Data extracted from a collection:
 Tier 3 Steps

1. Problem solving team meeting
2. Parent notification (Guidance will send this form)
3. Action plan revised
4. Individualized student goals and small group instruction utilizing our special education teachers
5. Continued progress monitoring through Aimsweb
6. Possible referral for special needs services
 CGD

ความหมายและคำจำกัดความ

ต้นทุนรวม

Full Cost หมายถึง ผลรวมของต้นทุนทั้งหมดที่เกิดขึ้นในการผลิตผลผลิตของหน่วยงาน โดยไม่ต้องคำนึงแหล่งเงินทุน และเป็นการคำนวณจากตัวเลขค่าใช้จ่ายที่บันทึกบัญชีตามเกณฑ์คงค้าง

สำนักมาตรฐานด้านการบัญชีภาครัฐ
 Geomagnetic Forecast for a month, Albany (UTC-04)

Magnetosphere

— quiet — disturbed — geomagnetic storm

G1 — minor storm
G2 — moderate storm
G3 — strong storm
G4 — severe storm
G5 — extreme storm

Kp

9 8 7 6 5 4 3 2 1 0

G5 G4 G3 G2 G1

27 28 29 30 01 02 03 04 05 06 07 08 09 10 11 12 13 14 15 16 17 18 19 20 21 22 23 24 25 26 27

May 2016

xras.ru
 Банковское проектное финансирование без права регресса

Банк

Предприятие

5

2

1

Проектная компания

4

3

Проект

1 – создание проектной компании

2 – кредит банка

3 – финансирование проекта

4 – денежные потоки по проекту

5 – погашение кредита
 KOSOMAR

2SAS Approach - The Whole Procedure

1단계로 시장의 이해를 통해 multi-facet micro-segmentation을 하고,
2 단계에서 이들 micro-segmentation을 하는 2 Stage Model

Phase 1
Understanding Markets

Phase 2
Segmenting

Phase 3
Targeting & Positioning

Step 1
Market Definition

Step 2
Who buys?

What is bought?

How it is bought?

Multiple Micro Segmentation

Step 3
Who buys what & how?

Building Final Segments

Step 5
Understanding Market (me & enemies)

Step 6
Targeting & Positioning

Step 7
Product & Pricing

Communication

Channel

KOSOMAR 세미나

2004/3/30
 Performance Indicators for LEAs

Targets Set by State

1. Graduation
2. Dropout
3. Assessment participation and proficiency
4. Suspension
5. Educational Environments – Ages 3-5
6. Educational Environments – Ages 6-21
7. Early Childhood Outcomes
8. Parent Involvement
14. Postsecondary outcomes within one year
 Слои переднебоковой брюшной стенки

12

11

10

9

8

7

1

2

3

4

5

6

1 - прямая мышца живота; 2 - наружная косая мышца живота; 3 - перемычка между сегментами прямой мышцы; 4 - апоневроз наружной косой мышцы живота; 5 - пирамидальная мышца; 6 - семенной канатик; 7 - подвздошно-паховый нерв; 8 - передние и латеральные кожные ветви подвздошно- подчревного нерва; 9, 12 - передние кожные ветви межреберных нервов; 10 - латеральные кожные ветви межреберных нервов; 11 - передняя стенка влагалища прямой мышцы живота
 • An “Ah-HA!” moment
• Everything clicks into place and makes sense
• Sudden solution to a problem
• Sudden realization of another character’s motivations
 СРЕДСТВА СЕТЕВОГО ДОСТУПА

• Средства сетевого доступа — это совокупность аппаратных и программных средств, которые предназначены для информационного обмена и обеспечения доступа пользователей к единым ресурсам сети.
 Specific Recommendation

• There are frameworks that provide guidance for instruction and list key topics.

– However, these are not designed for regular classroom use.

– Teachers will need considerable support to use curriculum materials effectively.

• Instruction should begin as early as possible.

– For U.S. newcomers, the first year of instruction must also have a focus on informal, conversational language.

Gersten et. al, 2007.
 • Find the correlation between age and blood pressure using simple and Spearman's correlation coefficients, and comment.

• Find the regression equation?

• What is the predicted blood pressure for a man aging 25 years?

▸ **Problem to solve**: Where does the word "pressure" occur in the records? Return every line that holds it.

▸ **Solution to this problem**:
 • Find the correlation between age and blood pressure using simple and Spearman's correlation coefficients, and comment.
• What is the predicted blood pressure for a man aging 25 years?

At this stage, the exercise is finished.